/codex

Web API with performance tests for searches in DEXonline graph database

Primary LanguageJavaMIT LicenseMIT

codex

This Web API allows for a number of searches in the DEXonline database, using the graph database ArangoDB.

As of now, the repo contains a Java Spring Boot Maven app for the API, and a dump of the DEXonline database, migrated from SQL to ArangoDB. The filedump will be loaded through the project's Docker Compose service, and is only meant as a temporary method until import through SQL parsing of database initialization script is implemented. To start up, you can use the corresponding Docker Compose service, which will also start an import through the filedump.

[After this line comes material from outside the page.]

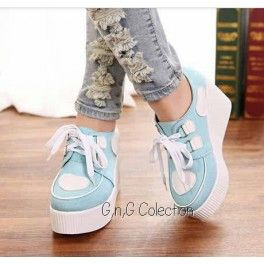 Sepatu Tali Love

For example: sudo docker compose build, then sudo docker compose up

Connection details can be configured in codex/src/main/java/org/example/codex/CodexConfiguration.java, and schema for partial and final imports can be modified in codex/src/main/resources/import-schema and codex/src/main/resources/final-schema respectively.

Current API endpoints:

  • codex/lexeme/levenshtein: POST - parameters String word, Integer dist, Integer collation - returns array of words with a Levenshtein distance of maximum dist from word using specified collation (1 - UTF-8, 2 - with accent)
  • codex/lexeme/regex: POST - parameter String regex, Integer collation - returns array of words matching the Regex expression regex using specified collation (1 - UTF-8, 2 - with accent)
  • codex/lexeme/meanings: POST - parameter String word, Integer type, Integer collation - returns array of meanings of word with given type (0 - proper meaning, 1 - etymology, 2 - usage example from literature, 3 - comment, 4 - comment or diff from parent meaning, 5 - meaning of compound expression containing word
  • codex/lexeme/relation: POST - parameter String word, Integer relationType, Integer collation - returns array of words with given relationType to word (1 - synonyms, 2 - antonyms, 3 - diminutives, 4 - augmentatives)
  • codex/system/schema/collection: GET - returns array of collections in database
  • codex/system/schema/key_types: POST - parameter String collection - for each key in collection, returns types of values: response represented as array of key-type pairs
  • codex/system/collection/is_edge_collection: POST - parameter String collection - returns a boolean value representing whether collection is edge collection
  • codex/system/collection/edge_relations: POST - parameter String collection - return an array of string pairs, representing each pair of collections connected in specified edge collection
  • codex/system/schema/key_types_all: GET - returns key types of all collections, as a JSON object in a format of collection: key_types, for each collection, as in key_types endpoint
  • codex/system/schema/edge_relations_all: GET - returns edge relations of all collections, as a JSON object in format of collection: edge_relations for each collection, as in edge_relations endpoint
  • codex/system/schema/schema: GET - documents and returns schema of database, in format {keyTypeMap: key_types_all, edgeRelationsMap: edge_relations_all}, as in previous two requests
  • codex/import/import: import database through SQL parsing of remote SQL script (WIP)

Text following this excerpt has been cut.